■ **Série d'exercices**
- 1) Relevez, s'il vous plaît, tous les sujets que l'intertitre de l'article sur le foncier à Nancibo place à l'ordre du jour.
- 2) Poursuivez l'article sur le foncier à Nancibo à la suite de sa dernière phrase.

■ **Extrait fourni**
Une nouvelle aide pour le foncier en Guyane. Dimanche 23 janvier 2022, à 9h00, près de 70 personnes se sont réunies dans une maison de Nancibo. Tous exploitants agricoles de ce secteur, ils sont venus à la rencontre de Christian Epailly, président de la société d’aménagement foncier et d’établissement rural de Guyane. Depuis la création de la structure, en mai 2021, c’est la première fois qu’une réunion est organisée entre eux et le président.
Régularisation, aménagement et insécurité à l’ordre du jour
L’idée vient de Karen HO-TIN-NOE, présidente de l’association des repreneurs du plateau de Nancibo. Elle cultive des agrumes sur un terrain de cette zone depuis 2018. En quatre années, elle a pu constater les nombreuses difficultés traversées par les centaines d’habitants de Nancibo (exploitants ou non). "On a un gros problème de foncier sur Nancibo, nous vivons ici mais nous n’avons pas de titre (de propriété, NDLR)", explique-t-elle. Et de poursuivre : "Il y a des personnes qui sont là depuis plus de 30 ans et qui ne sont pas propriétaires, donc on voudrait que ce soit régularisé."
On attend que la Safer nous aide à aménager cette vaste zone agricole, puisqu’il y a 19 km de long utilisés sur la piste. On a des personnes qui habitent Nancibo, qui ont besoin de soins, mais qui sont au fond et ne peuvent pas se déplacer. S’il y a un risque, l’ambulance aura des difficultés à le rejoindre. On voudrait également un accès à l’électricité et à l’eau.

■ **Informations affichées**
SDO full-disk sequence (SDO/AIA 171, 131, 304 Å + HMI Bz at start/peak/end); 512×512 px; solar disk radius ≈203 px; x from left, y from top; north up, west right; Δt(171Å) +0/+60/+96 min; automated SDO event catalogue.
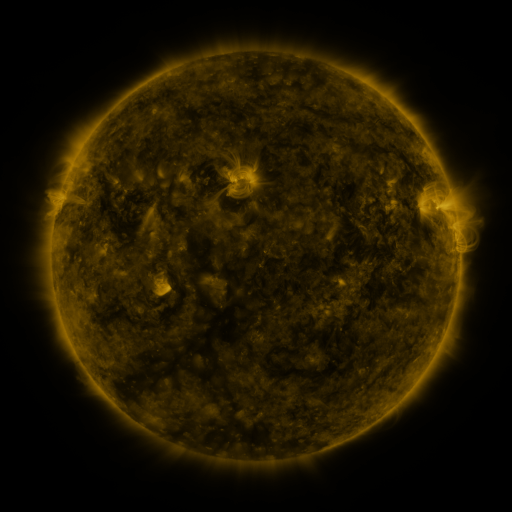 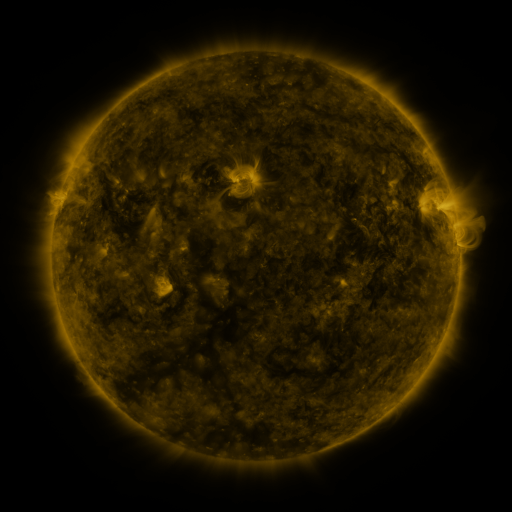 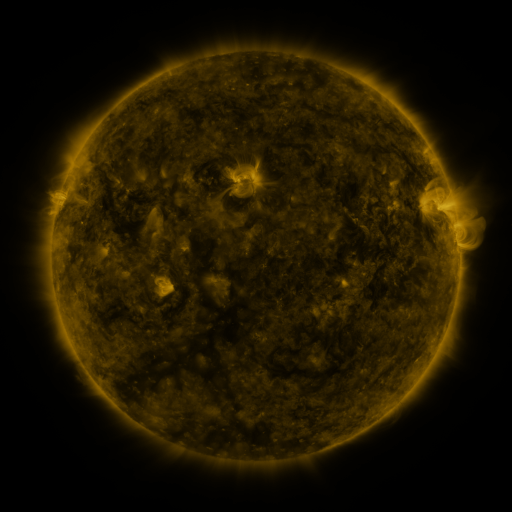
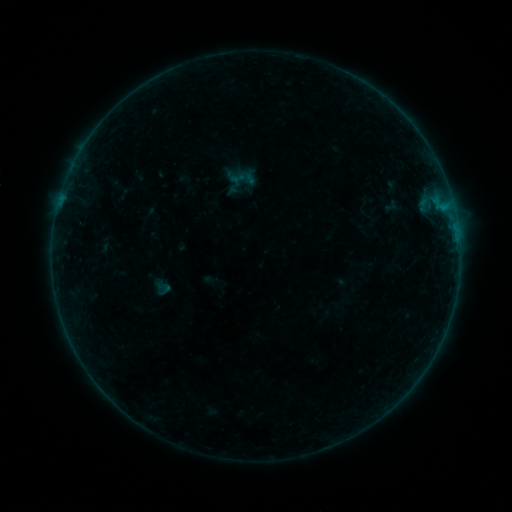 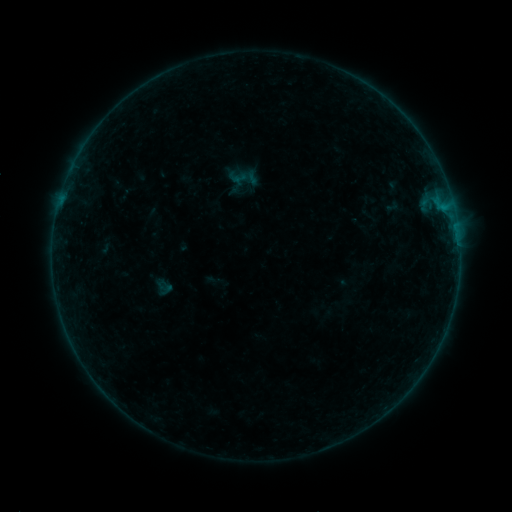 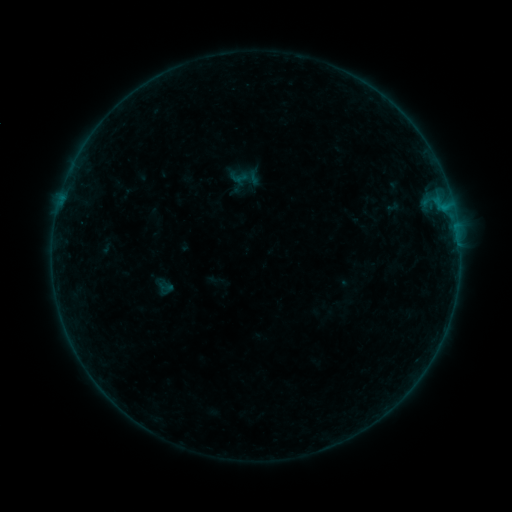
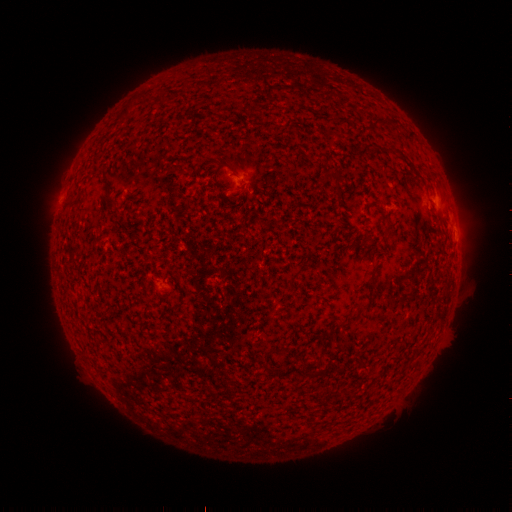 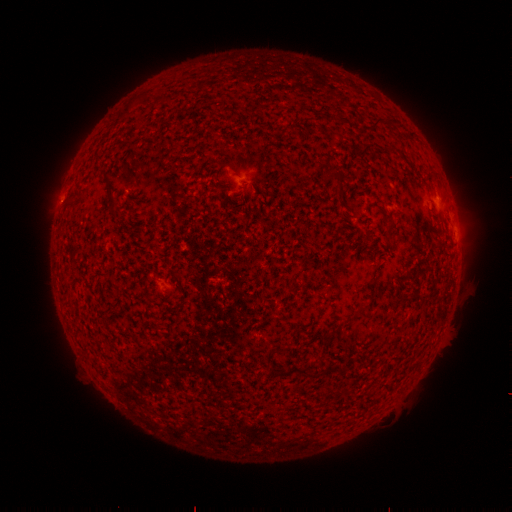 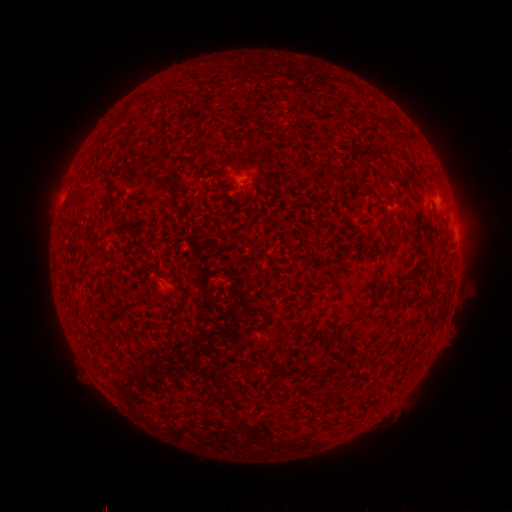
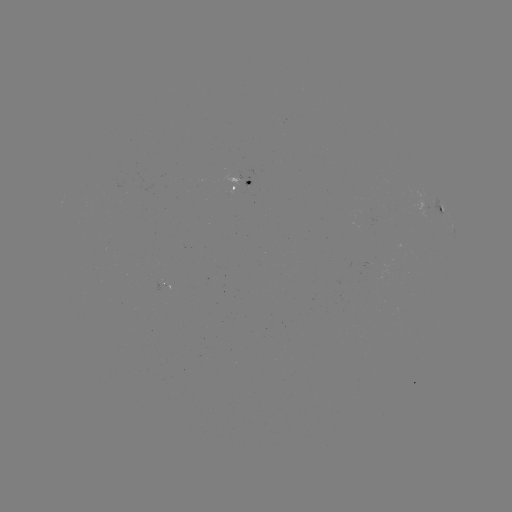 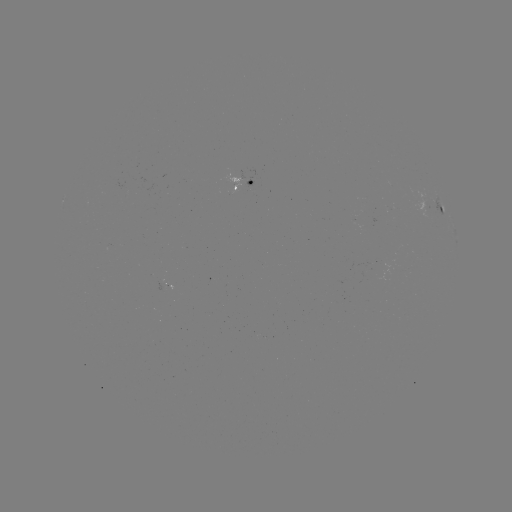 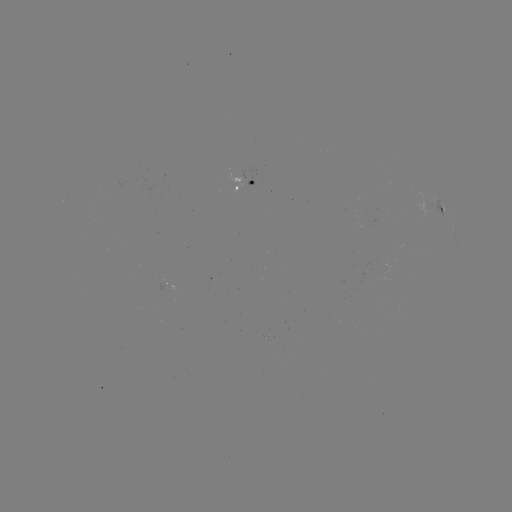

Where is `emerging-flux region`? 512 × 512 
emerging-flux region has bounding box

■ **Résultats de l'exercice**
- 1)
- Régularisation
- Aménagement
- Insécurité

- 2)
Karen HO-TIN-NOE, présidente de l'association des repreneurs du plateau de Nancibo
La question de l’insécurité est aussi à l’ordre du jour de cette rencontre. Les habitants du plateau agricole sont témoins de nombreux va-et-vient entre l’entrée et le fond de la piste de Nancibo. Il s’agirait de trafiquants illégaux d’or et de bois. Des vols et des agressions ont également été constatés à plusieurs reprises. Les riverains dénoncent ces méfaits depuis de nombreux mois. L’absence d’électricité, et donc de lumière, favoriserait ces agissements.
Le plateau agricole de Nancibo, une priorité de la Safer
Lors de son intervention, Christian Epailly a répété sa volonté de faire de la structure foncière une société "adaptée aux besoins de la Guyane". Son objectif est de mener la Guyane vers l’autonomie alimentaire en passant par les petits agriculteurs. Avant d’y arriver, le président de la Safer doit recevoir l’agrément du Président de la République. Cette étape lui permettra de débuter ses activités. Une fois que ce sera fait, il compte faire ,du plateau de Nancibo, l’une de ses priorités.
Nancibo fera partie des dossiers intégrés dans la programmation de la Safer. Il y a des aménagements et des régularisations à effectuer. Je vais aussi voir, dans le cadre des études qui seront menées, s’il y a des endroits propices à créer des petites parcelles "jardin" pour les pluriactifs et pour les gens qui veulent 5 000 m² ou un hectare pour faire des cultures. Il faut aussi des terrains pour les jeunes agriculteurs.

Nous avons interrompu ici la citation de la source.